Items listed in a dataset:
== == ==

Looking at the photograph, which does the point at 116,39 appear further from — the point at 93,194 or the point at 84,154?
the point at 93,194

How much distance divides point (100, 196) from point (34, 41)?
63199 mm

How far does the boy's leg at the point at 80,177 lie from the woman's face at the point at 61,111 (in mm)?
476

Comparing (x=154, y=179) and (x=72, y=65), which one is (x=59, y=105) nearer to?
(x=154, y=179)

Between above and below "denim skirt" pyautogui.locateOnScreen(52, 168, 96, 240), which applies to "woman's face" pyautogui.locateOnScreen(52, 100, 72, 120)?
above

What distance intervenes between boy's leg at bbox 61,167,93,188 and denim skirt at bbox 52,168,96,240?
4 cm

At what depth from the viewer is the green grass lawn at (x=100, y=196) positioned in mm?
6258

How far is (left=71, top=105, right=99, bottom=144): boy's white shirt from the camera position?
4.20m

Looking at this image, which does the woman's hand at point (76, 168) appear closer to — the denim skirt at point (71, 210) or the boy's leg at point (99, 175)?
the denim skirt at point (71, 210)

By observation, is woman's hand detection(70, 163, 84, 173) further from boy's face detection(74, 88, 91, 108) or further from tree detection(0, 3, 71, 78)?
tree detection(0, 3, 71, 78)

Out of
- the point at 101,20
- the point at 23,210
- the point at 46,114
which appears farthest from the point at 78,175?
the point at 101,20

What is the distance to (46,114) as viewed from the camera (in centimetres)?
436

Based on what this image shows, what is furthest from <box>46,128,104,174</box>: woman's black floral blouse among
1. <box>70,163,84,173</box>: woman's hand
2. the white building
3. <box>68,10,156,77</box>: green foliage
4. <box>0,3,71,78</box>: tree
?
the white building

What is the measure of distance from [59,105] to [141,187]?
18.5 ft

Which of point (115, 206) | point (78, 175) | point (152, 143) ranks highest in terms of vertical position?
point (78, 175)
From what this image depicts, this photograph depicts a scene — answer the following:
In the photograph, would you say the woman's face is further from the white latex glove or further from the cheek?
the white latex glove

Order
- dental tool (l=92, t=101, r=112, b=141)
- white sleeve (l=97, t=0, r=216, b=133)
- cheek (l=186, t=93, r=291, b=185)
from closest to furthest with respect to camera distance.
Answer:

== == ==

## [Problem to solve]
Rewrite the items as a JSON list of strings with one string per line, leaving out blank lines. Cover only the lines starting with the one containing "Looking at this" and going on through the end of the items.

## [The answer]
[
  "Looking at this image, which does the woman's hand at point (76, 168) appear closer to — the denim skirt at point (71, 210) or the boy's leg at point (99, 175)?",
  "the denim skirt at point (71, 210)",
  "By observation, is woman's hand detection(70, 163, 84, 173) further from boy's face detection(74, 88, 91, 108) or further from tree detection(0, 3, 71, 78)?",
  "tree detection(0, 3, 71, 78)",
  "Out of",
  "- the point at 101,20",
  "- the point at 23,210",
  "- the point at 46,114",
  "which appears farthest from the point at 78,175?",
  "the point at 101,20",
  "What is the distance to (46,114) as viewed from the camera (in centimetres)?",
  "436",
  "Based on what this image shows, what is furthest from <box>46,128,104,174</box>: woman's black floral blouse among",
  "1. <box>70,163,84,173</box>: woman's hand",
  "2. the white building",
  "3. <box>68,10,156,77</box>: green foliage",
  "4. <box>0,3,71,78</box>: tree",
  "?",
  "the white building",
  "What is the measure of distance from [59,105] to [141,187]?",
  "18.5 ft",
  "Which of point (115, 206) | point (78, 175) | point (152, 143) ranks highest in terms of vertical position?",
  "point (78, 175)",
  "From what this image depicts, this photograph depicts a scene — answer the following:",
  "In the photograph, would you say the woman's face is further from the white latex glove or further from the cheek?",
  "the white latex glove",
  "Order",
  "- dental tool (l=92, t=101, r=112, b=141)",
  "- white sleeve (l=97, t=0, r=216, b=133)",
  "- cheek (l=186, t=93, r=291, b=185)",
  "from closest to furthest with respect to camera distance.",
  "Answer:"
]